It’s very easy to make jokes about the subject of orgasm faking. Because the subject entails so much embarrassment and insecurity, particularly of a gendered nature, it’s no wonder pop culture is littered with jokey references to the subject: “By the way, I faked every orgasm,” Frank Drebin tells his about-to-be-ex-girlfriend Jane Spencer during an over-the-top breakup scene in the classic comedy The Naked Gun: From the Files of Police Squad!
But from a sexual- and psychological-health perspective, faked orgasms are both an interesting subject and an important one to study. They do involve, after all, a certain level of dishonesty between sexual partners, so from researchers’ perspectives it’s worth better understanding what’s going on, particularly whether the faking is the result of some underlying issue that could be addressed.
In a new paper in the Archives of Sexual Behavior, Danya Goodman and Omri Gillath of the University of Kansas, and Parnia Haj-Mohamadi of Emerson College in Boston explain that previously, most research about faked orgasm has focused on the frequency of the act rather than the motivating factors behind it. They want to change that, and so they have created a new scale they have developed called the Pretending Orgasms Reasons Measure, or PORM (no, not PORN).
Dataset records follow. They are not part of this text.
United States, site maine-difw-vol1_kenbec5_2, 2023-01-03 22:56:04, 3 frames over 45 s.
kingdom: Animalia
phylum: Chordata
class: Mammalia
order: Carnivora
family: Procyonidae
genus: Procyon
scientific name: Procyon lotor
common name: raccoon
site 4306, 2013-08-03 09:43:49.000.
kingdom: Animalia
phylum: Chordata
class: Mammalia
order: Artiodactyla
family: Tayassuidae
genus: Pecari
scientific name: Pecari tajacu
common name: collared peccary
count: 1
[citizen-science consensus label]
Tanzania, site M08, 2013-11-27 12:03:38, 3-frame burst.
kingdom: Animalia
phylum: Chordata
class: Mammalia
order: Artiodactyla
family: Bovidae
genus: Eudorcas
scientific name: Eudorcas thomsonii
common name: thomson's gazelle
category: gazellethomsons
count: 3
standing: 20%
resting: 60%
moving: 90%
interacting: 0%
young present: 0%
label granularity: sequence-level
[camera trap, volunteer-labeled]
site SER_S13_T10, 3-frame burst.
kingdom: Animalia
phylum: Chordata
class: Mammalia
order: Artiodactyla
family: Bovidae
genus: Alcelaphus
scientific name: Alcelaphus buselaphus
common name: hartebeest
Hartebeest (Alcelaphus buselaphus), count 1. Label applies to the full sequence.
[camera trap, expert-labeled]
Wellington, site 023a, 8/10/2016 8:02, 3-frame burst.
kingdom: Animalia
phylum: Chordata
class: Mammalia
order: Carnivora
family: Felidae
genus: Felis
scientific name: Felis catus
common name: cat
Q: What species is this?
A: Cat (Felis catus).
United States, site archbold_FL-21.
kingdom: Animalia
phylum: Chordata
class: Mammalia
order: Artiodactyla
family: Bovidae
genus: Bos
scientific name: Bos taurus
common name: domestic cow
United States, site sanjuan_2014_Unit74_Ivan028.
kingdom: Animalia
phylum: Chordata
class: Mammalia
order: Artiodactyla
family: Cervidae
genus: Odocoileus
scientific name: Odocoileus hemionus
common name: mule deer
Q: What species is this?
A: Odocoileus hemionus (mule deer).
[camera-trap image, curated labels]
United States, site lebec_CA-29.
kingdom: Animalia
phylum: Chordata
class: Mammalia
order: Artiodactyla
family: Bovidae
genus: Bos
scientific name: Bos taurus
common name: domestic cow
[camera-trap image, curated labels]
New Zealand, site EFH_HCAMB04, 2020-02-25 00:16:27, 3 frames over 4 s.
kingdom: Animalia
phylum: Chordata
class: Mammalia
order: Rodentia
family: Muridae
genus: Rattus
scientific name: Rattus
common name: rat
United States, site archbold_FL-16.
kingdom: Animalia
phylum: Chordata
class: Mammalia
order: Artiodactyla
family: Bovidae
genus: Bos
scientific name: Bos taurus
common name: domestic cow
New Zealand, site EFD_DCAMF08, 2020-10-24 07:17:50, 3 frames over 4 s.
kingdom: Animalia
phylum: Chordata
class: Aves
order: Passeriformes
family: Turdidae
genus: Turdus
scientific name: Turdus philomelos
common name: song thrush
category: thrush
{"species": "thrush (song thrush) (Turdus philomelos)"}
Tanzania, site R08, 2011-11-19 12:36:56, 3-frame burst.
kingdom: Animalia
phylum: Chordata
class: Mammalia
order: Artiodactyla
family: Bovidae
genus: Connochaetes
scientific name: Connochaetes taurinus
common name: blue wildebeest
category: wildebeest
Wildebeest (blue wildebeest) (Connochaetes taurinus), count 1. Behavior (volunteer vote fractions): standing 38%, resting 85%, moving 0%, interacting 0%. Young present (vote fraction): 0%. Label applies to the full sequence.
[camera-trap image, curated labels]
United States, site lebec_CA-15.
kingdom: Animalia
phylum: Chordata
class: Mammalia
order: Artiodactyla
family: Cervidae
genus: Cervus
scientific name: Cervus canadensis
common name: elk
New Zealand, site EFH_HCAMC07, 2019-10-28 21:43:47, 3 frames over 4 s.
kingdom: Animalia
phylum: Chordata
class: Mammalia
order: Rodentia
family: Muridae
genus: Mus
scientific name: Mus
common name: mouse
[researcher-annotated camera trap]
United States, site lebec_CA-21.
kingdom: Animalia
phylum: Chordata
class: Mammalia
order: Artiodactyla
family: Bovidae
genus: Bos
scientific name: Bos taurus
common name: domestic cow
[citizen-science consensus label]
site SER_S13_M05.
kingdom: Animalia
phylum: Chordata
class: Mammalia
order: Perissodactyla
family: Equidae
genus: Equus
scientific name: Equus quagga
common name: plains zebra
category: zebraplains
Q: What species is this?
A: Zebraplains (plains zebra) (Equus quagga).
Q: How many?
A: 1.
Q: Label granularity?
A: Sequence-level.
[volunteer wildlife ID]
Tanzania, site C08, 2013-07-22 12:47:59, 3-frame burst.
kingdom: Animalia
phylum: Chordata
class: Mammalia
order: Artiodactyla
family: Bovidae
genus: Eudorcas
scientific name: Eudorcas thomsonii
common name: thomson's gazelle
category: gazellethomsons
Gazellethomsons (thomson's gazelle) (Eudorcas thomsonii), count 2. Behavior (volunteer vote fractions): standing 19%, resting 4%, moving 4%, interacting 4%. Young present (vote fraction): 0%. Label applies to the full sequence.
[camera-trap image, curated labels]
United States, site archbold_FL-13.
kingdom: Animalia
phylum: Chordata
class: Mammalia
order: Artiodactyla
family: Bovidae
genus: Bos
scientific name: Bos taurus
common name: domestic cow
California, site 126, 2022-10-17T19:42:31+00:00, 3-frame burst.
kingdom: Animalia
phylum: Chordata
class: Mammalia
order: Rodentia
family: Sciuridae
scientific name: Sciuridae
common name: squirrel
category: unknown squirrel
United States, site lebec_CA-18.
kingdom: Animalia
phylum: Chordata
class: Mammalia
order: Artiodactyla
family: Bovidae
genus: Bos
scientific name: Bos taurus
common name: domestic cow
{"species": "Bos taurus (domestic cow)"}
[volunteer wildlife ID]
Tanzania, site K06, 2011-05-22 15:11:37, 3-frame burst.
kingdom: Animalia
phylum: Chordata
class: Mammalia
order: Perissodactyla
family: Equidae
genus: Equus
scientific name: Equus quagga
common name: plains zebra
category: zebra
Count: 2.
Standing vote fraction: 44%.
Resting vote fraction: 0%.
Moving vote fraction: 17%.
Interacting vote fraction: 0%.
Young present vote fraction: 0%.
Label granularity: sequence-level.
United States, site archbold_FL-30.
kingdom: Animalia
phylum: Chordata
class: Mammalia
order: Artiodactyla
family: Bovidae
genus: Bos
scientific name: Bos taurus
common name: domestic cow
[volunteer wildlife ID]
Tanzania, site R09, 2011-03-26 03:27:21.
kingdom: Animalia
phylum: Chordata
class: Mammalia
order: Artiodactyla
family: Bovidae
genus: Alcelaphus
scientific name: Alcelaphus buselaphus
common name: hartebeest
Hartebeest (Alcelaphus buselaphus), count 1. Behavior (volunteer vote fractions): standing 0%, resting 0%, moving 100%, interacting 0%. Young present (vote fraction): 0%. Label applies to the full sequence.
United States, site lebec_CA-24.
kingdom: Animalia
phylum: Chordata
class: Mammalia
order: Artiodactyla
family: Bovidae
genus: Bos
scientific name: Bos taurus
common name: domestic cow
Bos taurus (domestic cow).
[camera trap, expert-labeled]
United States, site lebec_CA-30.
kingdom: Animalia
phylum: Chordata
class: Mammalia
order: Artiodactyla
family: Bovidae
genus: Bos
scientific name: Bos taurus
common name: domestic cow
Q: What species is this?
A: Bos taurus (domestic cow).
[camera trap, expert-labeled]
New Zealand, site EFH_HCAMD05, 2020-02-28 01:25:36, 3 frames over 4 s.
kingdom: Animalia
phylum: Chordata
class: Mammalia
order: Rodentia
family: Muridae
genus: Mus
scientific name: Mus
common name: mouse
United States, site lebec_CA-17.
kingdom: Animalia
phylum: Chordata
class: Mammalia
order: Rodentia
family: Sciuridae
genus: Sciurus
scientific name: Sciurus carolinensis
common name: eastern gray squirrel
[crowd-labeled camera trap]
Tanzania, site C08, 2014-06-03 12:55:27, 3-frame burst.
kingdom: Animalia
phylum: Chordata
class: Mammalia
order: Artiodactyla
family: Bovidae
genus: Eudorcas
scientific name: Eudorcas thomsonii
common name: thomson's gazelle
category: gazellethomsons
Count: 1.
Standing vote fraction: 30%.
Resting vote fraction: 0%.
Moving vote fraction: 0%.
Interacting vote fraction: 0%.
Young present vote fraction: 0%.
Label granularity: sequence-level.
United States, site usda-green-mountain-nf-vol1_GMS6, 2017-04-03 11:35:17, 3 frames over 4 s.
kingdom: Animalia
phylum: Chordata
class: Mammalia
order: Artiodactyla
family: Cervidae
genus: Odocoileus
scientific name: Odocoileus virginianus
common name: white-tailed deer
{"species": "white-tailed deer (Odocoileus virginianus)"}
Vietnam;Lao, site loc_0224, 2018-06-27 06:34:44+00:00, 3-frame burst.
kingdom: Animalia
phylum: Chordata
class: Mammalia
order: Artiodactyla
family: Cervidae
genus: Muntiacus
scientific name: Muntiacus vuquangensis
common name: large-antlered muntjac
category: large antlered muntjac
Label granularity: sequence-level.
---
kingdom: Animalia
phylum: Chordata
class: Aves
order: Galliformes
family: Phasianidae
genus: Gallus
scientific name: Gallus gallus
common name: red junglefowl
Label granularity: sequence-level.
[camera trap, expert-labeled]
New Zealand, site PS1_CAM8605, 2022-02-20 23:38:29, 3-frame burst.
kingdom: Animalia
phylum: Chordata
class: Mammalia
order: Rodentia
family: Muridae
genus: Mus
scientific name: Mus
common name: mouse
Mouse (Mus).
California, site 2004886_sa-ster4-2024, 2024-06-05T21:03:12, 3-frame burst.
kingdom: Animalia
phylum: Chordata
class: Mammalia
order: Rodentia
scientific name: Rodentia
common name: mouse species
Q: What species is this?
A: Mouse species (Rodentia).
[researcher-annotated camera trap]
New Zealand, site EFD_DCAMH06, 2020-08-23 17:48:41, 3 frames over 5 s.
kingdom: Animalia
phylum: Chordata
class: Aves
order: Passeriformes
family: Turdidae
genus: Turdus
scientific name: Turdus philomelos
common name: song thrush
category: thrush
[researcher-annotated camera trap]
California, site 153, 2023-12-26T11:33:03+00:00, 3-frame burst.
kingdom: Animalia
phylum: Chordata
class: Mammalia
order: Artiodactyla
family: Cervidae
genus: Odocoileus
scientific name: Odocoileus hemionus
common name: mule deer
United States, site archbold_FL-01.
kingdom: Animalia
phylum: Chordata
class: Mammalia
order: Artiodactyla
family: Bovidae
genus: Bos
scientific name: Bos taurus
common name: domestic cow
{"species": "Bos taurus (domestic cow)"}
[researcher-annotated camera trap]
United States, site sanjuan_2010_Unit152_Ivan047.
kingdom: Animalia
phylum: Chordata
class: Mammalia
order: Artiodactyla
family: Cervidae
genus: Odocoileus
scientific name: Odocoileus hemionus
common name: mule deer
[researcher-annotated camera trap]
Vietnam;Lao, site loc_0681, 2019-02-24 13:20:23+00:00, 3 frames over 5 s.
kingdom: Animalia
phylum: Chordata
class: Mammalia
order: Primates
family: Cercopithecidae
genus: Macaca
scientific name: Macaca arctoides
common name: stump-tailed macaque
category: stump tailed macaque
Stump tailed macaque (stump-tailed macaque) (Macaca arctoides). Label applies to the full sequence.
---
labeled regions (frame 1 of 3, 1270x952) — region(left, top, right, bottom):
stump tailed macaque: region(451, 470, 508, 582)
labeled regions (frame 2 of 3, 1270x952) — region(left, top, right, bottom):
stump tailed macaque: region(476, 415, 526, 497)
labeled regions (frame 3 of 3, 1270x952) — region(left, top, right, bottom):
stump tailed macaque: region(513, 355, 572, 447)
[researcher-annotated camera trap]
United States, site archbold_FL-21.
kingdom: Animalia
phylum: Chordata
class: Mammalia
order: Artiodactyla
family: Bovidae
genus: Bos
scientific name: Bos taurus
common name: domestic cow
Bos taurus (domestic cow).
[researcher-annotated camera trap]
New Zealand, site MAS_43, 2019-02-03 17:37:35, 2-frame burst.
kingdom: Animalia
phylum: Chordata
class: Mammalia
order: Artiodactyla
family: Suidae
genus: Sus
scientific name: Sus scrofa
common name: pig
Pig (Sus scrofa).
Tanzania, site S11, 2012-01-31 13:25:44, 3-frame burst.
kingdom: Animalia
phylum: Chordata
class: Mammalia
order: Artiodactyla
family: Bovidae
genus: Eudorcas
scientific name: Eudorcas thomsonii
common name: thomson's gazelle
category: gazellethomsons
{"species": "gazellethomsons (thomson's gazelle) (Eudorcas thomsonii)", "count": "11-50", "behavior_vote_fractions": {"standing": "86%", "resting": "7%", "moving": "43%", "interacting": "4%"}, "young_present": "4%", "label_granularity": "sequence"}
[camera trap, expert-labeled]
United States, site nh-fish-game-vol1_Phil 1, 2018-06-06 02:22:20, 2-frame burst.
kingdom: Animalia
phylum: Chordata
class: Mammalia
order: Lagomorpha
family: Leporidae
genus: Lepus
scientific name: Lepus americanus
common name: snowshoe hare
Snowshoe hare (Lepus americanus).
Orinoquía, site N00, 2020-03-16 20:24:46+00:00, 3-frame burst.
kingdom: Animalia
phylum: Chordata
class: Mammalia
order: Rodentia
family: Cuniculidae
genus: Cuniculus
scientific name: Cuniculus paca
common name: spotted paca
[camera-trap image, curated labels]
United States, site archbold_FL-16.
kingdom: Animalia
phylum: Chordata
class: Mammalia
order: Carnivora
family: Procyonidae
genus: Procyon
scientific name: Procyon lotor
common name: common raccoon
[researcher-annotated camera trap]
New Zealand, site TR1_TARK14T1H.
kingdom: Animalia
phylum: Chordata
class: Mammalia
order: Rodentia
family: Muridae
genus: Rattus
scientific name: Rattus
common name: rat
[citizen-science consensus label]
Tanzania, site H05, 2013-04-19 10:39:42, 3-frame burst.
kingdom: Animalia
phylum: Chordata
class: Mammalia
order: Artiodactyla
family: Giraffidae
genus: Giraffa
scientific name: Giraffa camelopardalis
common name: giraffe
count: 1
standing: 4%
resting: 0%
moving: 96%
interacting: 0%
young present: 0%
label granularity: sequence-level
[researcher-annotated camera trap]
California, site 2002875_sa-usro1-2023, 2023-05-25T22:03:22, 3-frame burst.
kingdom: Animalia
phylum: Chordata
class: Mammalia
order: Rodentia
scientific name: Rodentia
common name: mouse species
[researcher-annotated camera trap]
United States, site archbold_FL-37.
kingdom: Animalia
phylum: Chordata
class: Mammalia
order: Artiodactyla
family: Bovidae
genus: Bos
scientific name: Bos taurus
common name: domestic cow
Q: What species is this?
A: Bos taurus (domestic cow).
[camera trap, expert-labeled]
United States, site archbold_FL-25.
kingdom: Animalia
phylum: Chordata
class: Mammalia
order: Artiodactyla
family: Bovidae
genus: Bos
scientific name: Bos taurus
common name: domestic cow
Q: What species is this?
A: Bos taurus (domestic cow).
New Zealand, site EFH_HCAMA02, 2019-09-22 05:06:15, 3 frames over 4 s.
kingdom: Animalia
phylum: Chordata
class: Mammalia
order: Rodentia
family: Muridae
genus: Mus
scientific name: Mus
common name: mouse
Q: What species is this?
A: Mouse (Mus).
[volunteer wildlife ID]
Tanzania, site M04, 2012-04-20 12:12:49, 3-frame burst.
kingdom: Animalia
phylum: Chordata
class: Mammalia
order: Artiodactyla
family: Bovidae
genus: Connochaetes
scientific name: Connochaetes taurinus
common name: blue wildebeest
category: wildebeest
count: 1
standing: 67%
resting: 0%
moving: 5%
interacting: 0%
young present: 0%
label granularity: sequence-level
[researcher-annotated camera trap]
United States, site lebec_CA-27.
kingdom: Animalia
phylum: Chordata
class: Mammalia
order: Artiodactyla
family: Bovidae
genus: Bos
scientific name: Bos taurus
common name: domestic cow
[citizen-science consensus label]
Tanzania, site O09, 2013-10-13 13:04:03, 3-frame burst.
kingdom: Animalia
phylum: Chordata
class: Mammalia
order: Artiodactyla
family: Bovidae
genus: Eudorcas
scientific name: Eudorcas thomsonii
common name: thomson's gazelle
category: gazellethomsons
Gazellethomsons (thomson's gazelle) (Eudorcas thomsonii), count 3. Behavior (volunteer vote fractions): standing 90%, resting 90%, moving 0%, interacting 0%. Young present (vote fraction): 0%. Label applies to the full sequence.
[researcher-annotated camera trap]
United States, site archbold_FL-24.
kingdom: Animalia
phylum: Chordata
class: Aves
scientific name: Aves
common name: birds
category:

As the researchers explain, there have been some past efforts to develop scales studying this issue, but they’ve been limited: One such scale was only applicable to female subjects, for example, while another wasn’t developed, they argue, with sufficient statistical rigor. To attempt to do a more rigorous job, the researchers first solicited a bunch of college students to explain why they had faked orgasms. Then they asked a larger online group of more than 400 to note which of those reasons applied to them. Through the statistical number-crunching used to generate these sorts of scales, the researchers came up with six factors (that is, statistically distinct categories into which individual questions neatly fit): feels good, for partner, not into sex, manipulation/power, insecurity, and emotional communication.
The point of this study was mostly to offer something of a proof-of-concept of the PORM scale rather than to generate conclusive new findings on this subject, but they did find some interesting nuggets: For example, when the researchers applied their scale to an online sample of almost 1,600, they found that while 76 percent of women reported having faked an orgasm at least once, the number was also rather high for men, at 41 percent. That’s less of a gender divide than the prevailing conversation on this subject might have suggested. It’s also a lot of faking, overall, which suggests this is a very fertile area for more research.